Don Justo, como le llamaban quienes lo conocían, era un joven alto, guapo, con muy buen cuerpo y muy rico.
Criado con mucho amor y tolerancia, creció creyendo que el mundo era suyo y que podía hacer cuanto le viniera en gana. No había mujer que no suspirara al verlo, no había hombre que no lo envidiara y no había cantina, bar o tugurio que él no conociera.
La gente empezó a cambiarle el nombre; de ser "Justo" pasó a ser "Injusto", pues las mujeres que aún no había enamorado decían "qué injusto". Los hombres a los que no invitaba a sus parrandas le decían "qué injusto" y los locales donde había diversión, cuando él no iba, decían "qué injusto".
Y su nombre cambió, y él se sentía orgulloso de que la gente le llamara "Injusto". Pero como todo en la vida, los años pasaron, sus fuerzas menguaron, su espalda se encorvó y su nombre volvió a ser Don Justo.
Un día salió triste a caminar por el campo, cuando, sin fijarse, metió un pie en un hoyo y cayó estrepitosamente unos metros más adelante. Se sacudió y, cuando iba a levantarse, vio junto a él una vara y para su beneplácito pensó: "Tengo tan buena suerte que hasta cuando meto la pata, encuentro un palo que me va a servir de bastón". ¿Y qué creen? ¡Sí! Era una vara mágica.

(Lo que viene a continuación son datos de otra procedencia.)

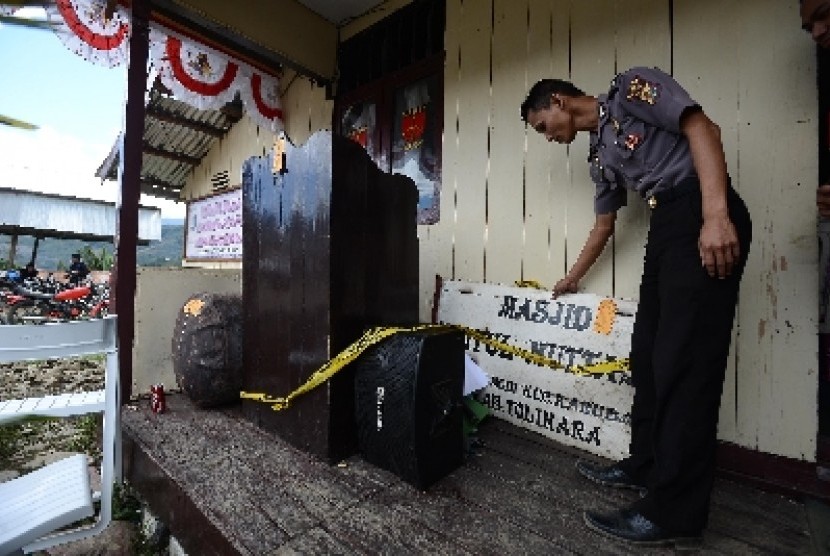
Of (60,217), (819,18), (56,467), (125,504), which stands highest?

Y cuando la tuvo en sus manos escuchó una voz que decía: "Justo, ¿deseas ser otra vez Injusto?" Y adivinen qué contestó...
¡Síiiiiiiiiii! Y la vara mágica le dijo: "Pero hay una condición."
“El hoyo donde metiste la pata era mi trasero, y como me gustó, de aquí en adelante, por cada mujer que hagas tuya vendrás a este lugar para que yo, con esa vara que te doy, te la meta en el tuyo. ¿Aceptas?”
Y qué creen, ¿que aceptó?
Pues en castigo por pensar cosas malas no les diré si aceptó o no.
Jajajajaja. (Espero que me cuenten lo que cada uno de ustedes hubiera hecho).